The original playground, designed by W. Earle Andrews in 1942, used standard features for that time, including a sandpit, children’s swings, see-saws, wading pool and play equipment, two basketball courts, and a handball court. In the late 1950s an elevated section of the Brooklyn-Queens Expressway was erected along Park Avenue, the park’s northern boundary. South of the playground lies the Clinton Hill Historical District. Designated a historic landmark district in 1981, and named for Mayor and United States Senator DeWitt Clinton (1769-1828), the community has a rich architectural history characterized by four distinct eras of development: Gothic and Italianate villas in the 1840s, brownstone rowhouses between the 1860s and 1880s, a second wave of mansions from 1880 to 1915, and garden apartment buildings from the 1920s to 1940s.

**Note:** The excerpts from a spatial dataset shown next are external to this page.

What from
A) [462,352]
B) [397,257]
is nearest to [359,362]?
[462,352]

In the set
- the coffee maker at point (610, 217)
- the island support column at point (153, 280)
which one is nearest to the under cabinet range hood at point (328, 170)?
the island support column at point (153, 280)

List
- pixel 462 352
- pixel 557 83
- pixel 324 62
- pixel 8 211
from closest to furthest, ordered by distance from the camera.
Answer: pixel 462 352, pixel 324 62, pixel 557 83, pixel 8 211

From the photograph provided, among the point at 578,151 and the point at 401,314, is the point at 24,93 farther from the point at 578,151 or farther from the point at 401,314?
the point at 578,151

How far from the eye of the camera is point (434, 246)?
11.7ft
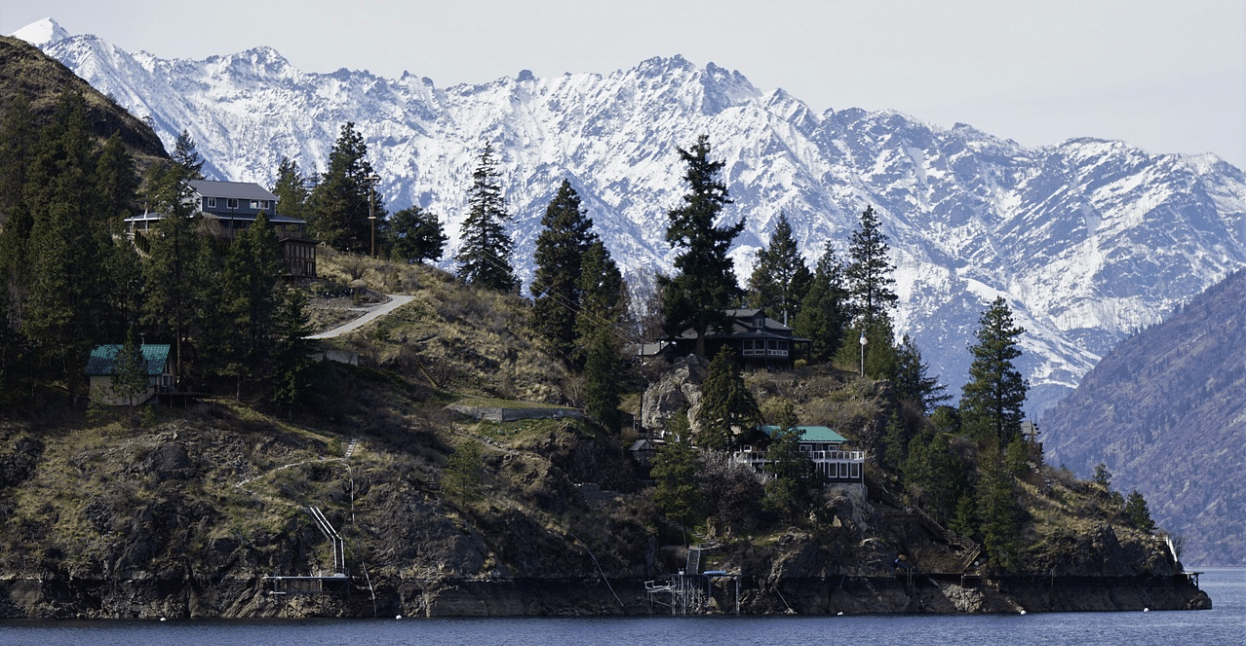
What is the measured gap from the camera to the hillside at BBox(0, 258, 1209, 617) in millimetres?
128875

Washington Hall Park was rebuilt in 1997, and its new design incorporates many woodland elements. Two spray showers are made of cast-concrete otters, and the surrounding area has flora and fauna such as lily pads, cattails, butterflies and fish etched into the paving. A simulated dry river bed of beige concrete leads visitors to a newly planted area beside the renovated comfort station. Here 47 plant varieties, including lily of the valley, sweet woodruff, periwinkle, mountain laurel, rhododendra and azaleas, create a shaded woodland environment, punctuated by granite boulders and river jack stone, a bronze raccoon, and a cherry tree (in homage to George Washington). The topographical renovation included berms, knolls and a granite bridge. In addition to these more fanciful features, the handball and basketball courts were refurbished, and two modular play structures installed, as well as World’s Fair benches, game tables, and children’s swings. This $1.1 million capital project was funded by the Borough President of Brooklyn.